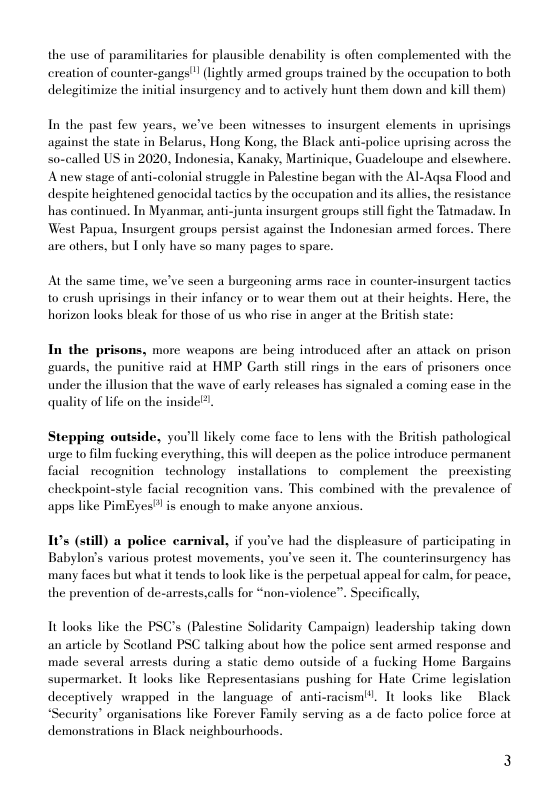 the use of paramilitaries for plausible denability is often complemented with the cxeation of counter-gangs’" (lightly armed groups trained by the occupation to both delegitimize the initial insurgency and to actively hunt them down and kill them)  In the past few years, we’ve been witnesses to insurgent elements in uprisings against the state in Belarus, Hong Kong, the Black anti-police uprising across the so-called US in 2020, Indonesia, Kanaky, Martinique, Guadeloupe and elsewhere. Anew stage of anti-colonial strugele in Palestine began with the Al-Agsa Flood and despite heightened genocidal tactics by the oceupation and its allies, the resistance has continued. In Myanmar, anti-junta insurgent groups still fight the Tatmadav. In West Papua, Insurgent groups persist against the Indonesian armed forces. There are others, but Tonly have so many pages to spare.  Al the same time, we’ve seen a burgeoning arms race in counter-insurgent tactics to crush uprisings in their infancy or to wear them out at their heights. Here, the horizon looks bleak for those of us who rise in anger at the British state:  In the prisons, more weapons are being introduced after an atiack on prison guards, the punitive raid at HMP Garth still rings in the ears of prisoners once under the illusion that the wave of early releases has signaled a coming case in the quality of life on the inside?.  Stepping outside, you’ll likely come face to lens with the British pathological urge t0 film fucki facial recognition technology installations 1o complement the - preexisting  everything, this will deepen as the police introduce permanent  checkpoint-style facial recognition vans. This combined with the prevalence of apps like PimEyes” is enough to make anyone anxious.  10s (still) a police carnival, if you’ve had the displeasure of participating in Babylon’s various protest movements, you’ve seen it. The counterinsurgency has many faces but what it tends to look like is the perpetual appeal for calm, for peace, the prevention of de-arrests,calls for “non-violence”. Specifically,  Tt looks like the PSC’s (Palestine Solidarity Campaign) leadership taking down an aticle by Seotland PSC talking about how the police sent armed response and made several arests during a static demo outside of a fucking Home Bargains supermarket. It looks like Representasians pushing for Hate Crime legislation deceptively wrapped in the language of anti-racism. 1t looks like Black “Security” organisations like Forever Family serving as a de facto police force at demonstrations in Black neighbourhoods. 
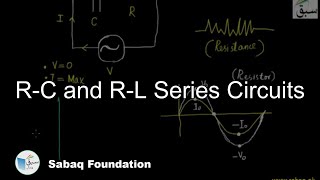 R-C and R-L Series Circuits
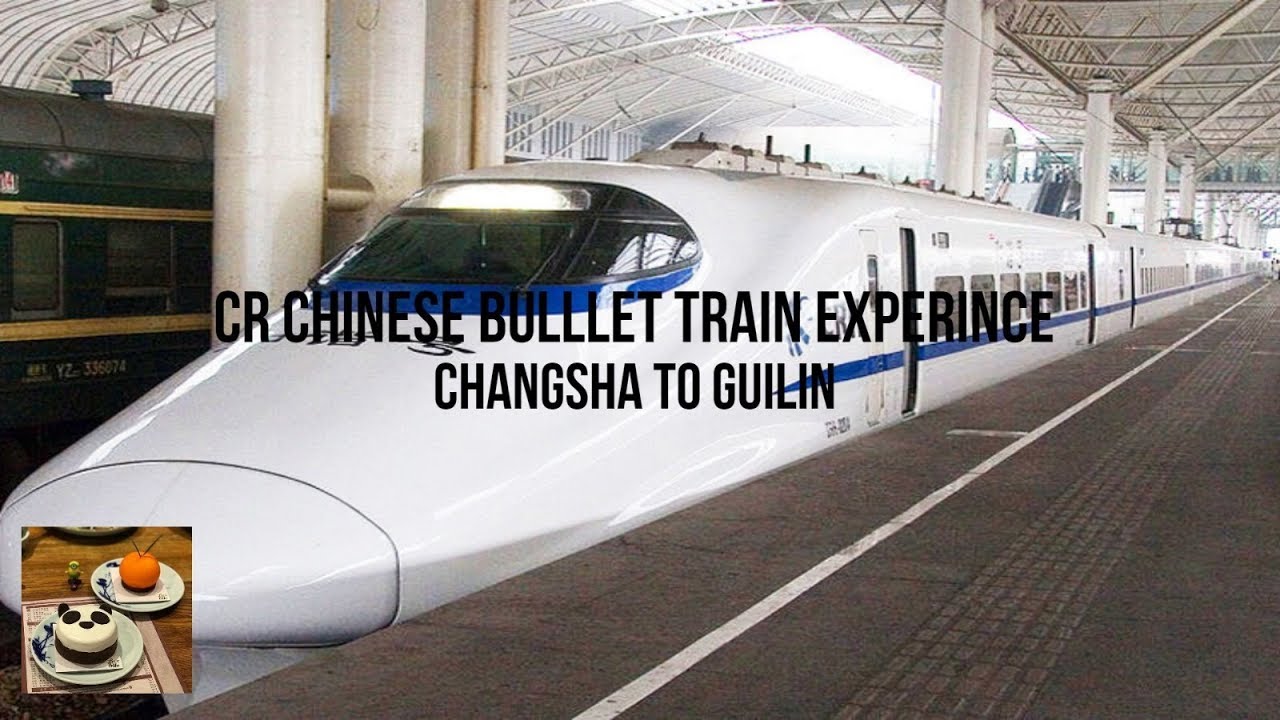 CR Chinese bullet train experience - Changsha-Guilin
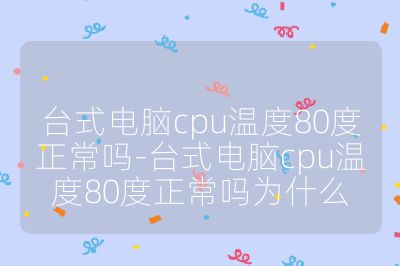 台式电脑cpu温度80度正常吗-台式电脑cpu温度80度正常吗为什么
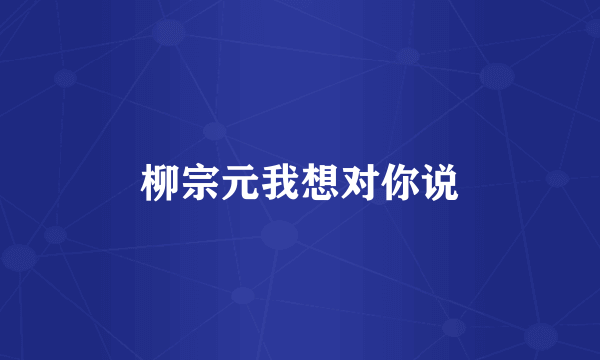 柳宗元我想对你说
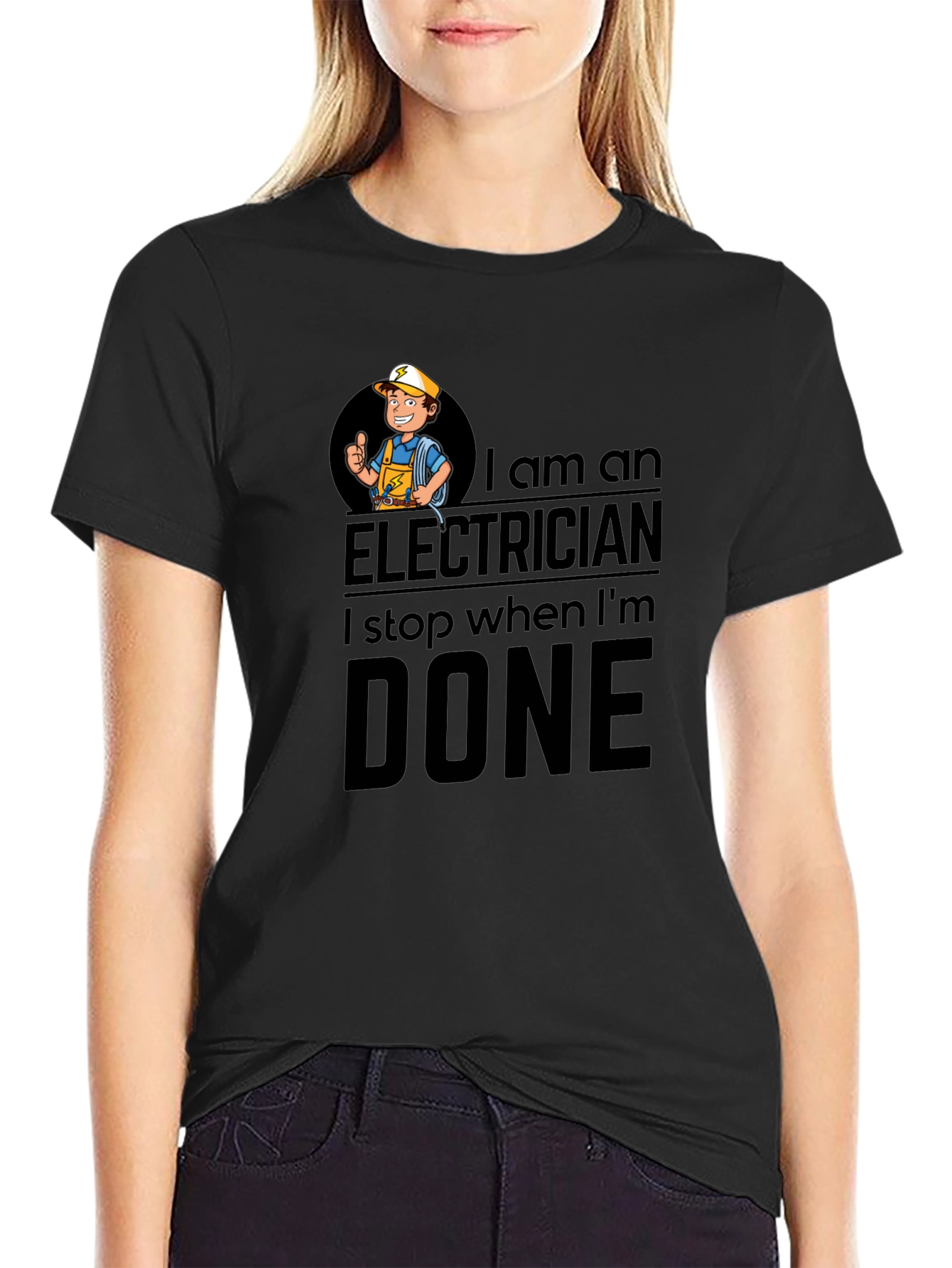 Electrician T-Shirt: I Stop When Im Done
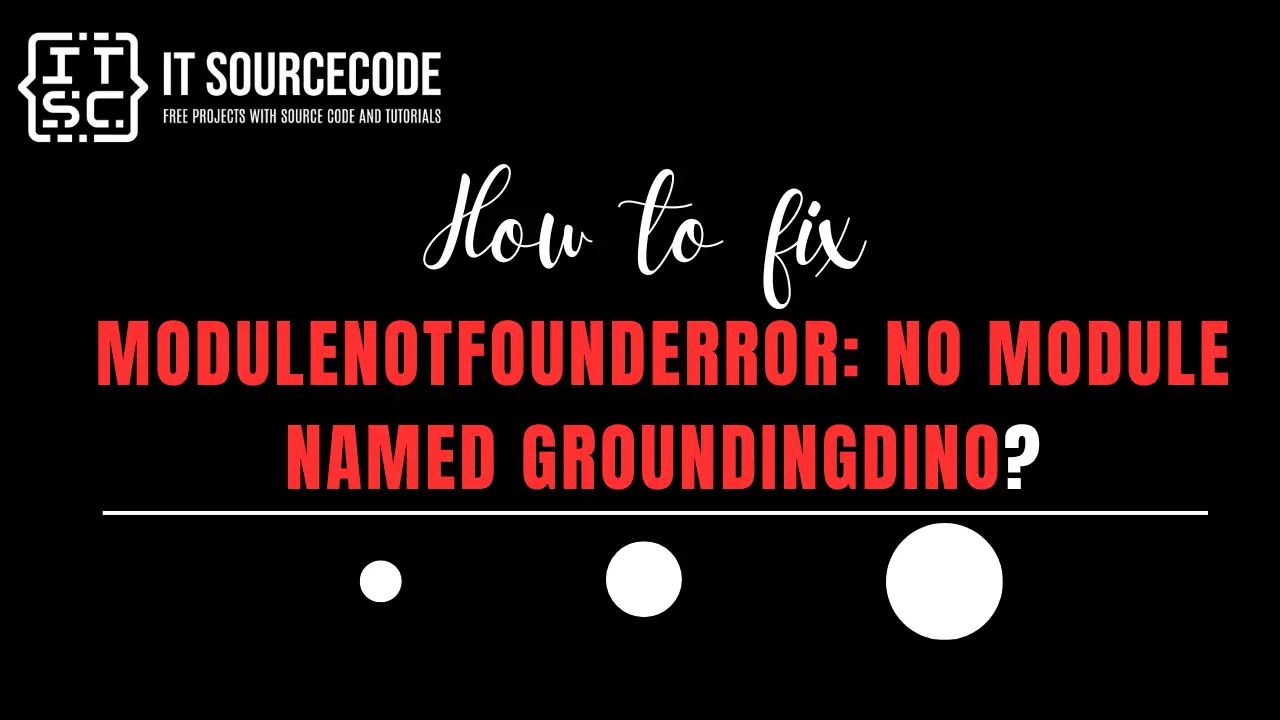 modulenotfounderror no module named groundingdino
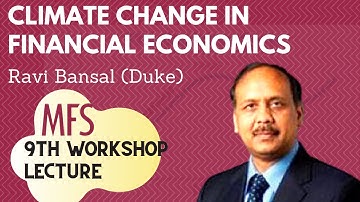 Ravi Bansal on Climate Change In Financial Economics [9th Macro Finance Society Workshop]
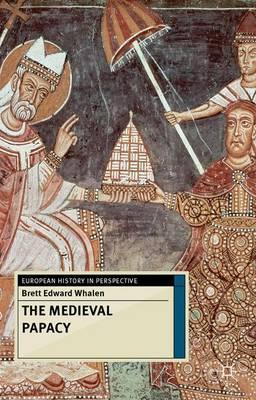 Medieval Papacy - Whalen Brett Edward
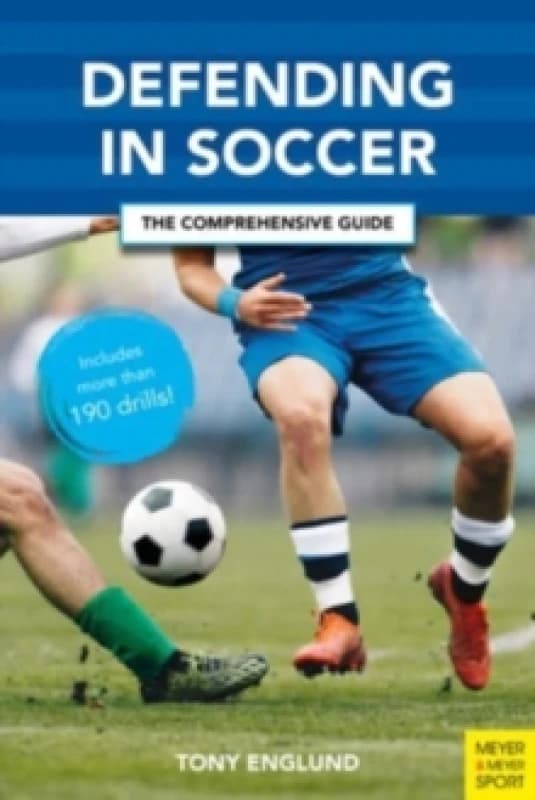 Defending in Soccer : The Comprehensive Guide Paperback / softback
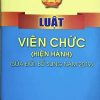 Luật viên chức (hiện hành) (sửa đổi, bổ sung năm 2019)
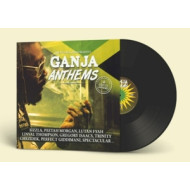 GANJA ANTHEMS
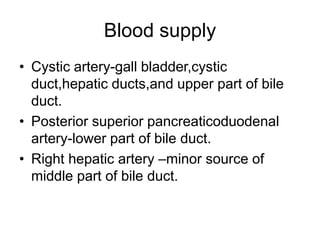 Blood supply
• Cystic artery-gall bladder,cystic
duct,hepatic ducts,and upper part of bile
duct.
• Posterior superior pancreaticoduodenal
artery-lower part of bile duct.
• Right hepatic artery –minor source of
middle part of bile duct.
 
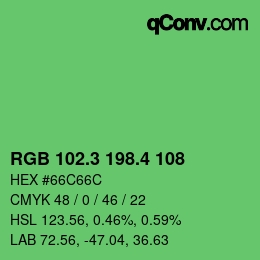 カラーコード: RGB 102.3 198.4 108 | qconv.com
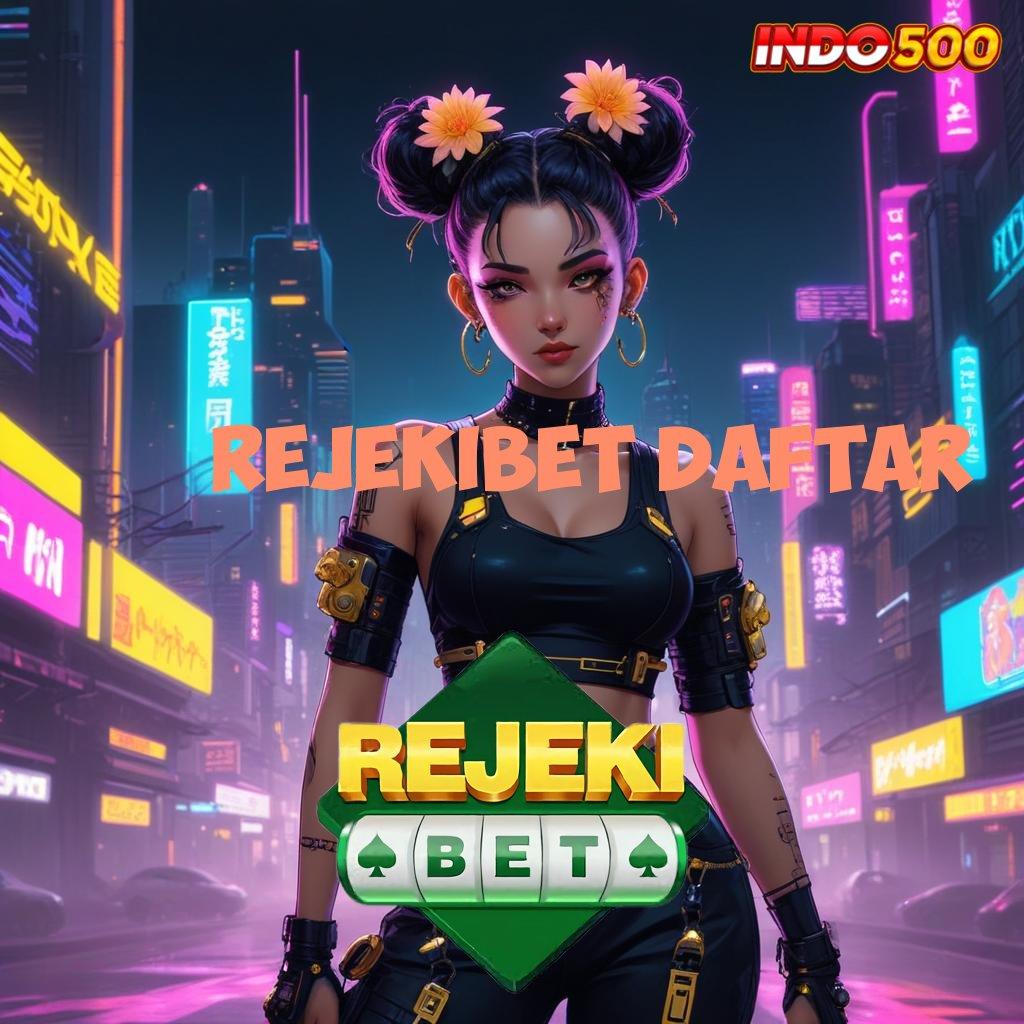 REJEKIBET DAFTAR Android Jackpot Bonus Langsung Spin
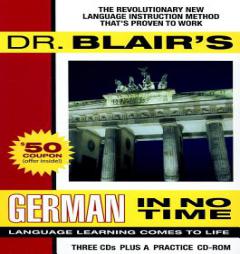 Dr. Blair's German in No Time: The Revolutionary New Language Instruction Method That's Proven to Work (Gildan Audiobooks) by Robert Blair Paperback Book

## Aim of the exercise:
Retype every one of the rows above word for word, omitting the pictures.

## Solution to this problem:
 the use of paramilitaries for plausible denability is often complemented with the cxeation of counter-gangs’" (lightly armed groups trained by the occupation to both delegitimize the initial insurgency and to actively hunt them down and kill them)  In the past few years, we’ve been witnesses to insurgent elements in uprisings against the state in Belarus, Hong Kong, the Black anti-police uprising across the so-called US in 2020, Indonesia, Kanaky, Martinique, Guadeloupe and elsewhere. Anew stage of anti-colonial strugele in Palestine began with the Al-Agsa Flood and despite heightened genocidal tactics by the oceupation and its allies, the resistance has continued. In Myanmar, anti-junta insurgent groups still fight the Tatmadav. In West Papua, Insurgent groups persist against the Indonesian armed forces. There are others, but Tonly have so many pages to spare.  Al the same time, we’ve seen a burgeoning arms race in counter-insurgent tactics to crush uprisings in their infancy or to wear them out at their heights. Here, the horizon looks bleak for those of us who rise in anger at the British state:  In the prisons, more weapons are being introduced after an atiack on prison guards, the punitive raid at HMP Garth still rings in the ears of prisoners once under the illusion that the wave of early releases has signaled a coming case in the quality of life on the inside?.  Stepping outside, you’ll likely come face to lens with the British pathological urge t0 film fucki facial recognition technology installations 1o complement the - preexisting  everything, this will deepen as the police introduce permanent  checkpoint-style facial recognition vans. This combined with the prevalence of apps like PimEyes” is enough to make anyone anxious.  10s (still) a police carnival, if you’ve had the displeasure of participating in Babylon’s various protest movements, you’ve seen it. The counterinsurgency has many faces but what it tends to look like is the perpetual appeal for calm, for peace, the prevention of de-arrests,calls for “non-violence”. Specifically,  Tt looks like the PSC’s (Palestine Solidarity Campaign) leadership taking down an aticle by Seotland PSC talking about how the police sent armed response and made several arests during a static demo outside of a fucking Home Bargains supermarket. It looks like Representasians pushing for Hate Crime legislation deceptively wrapped in the language of anti-racism. 1t looks like Black “Security” organisations like Forever Family serving as a de facto police force at demonstrations in Black neighbourhoods. 
 R-C and R-L Series Circuits
 CR Chinese bullet train experience - Changsha-Guilin
 台式电脑cpu温度80度正常吗-台式电脑cpu温度80度正常吗为什么
 柳宗元我想对你说
 Electrician T-Shirt: I Stop When Im Done
 modulenotfounderror no module named groundingdino
 Ravi Bansal on Climate Change In Financial Economics [9th Macro Finance Society Workshop]
 Medieval Papacy - Whalen Brett Edward
 Defending in Soccer : The Comprehensive Guide Paperback / softback
 Luật viên chức (hiện hành) (sửa đổi, bổ sung năm 2019)
 GANJA ANTHEMS
 Blood supply
• Cystic artery-gall bladder,cystic
duct,hepatic ducts,and upper part of bile
duct.
• Posterior superior pancreaticoduodenal
artery-lower part of bile duct.
• Right hepatic artery –minor source of
middle part of bile duct.
 
 カラーコード: RGB 102.3 198.4 108 | qconv.com
 REJEKIBET DAFTAR Android Jackpot Bonus Langsung Spin
 Dr. Blair's German in No Time: The Revolutionary New Language Instruction Method That's Proven to Work (Gildan Audiobooks) by Robert Blair Paperback Book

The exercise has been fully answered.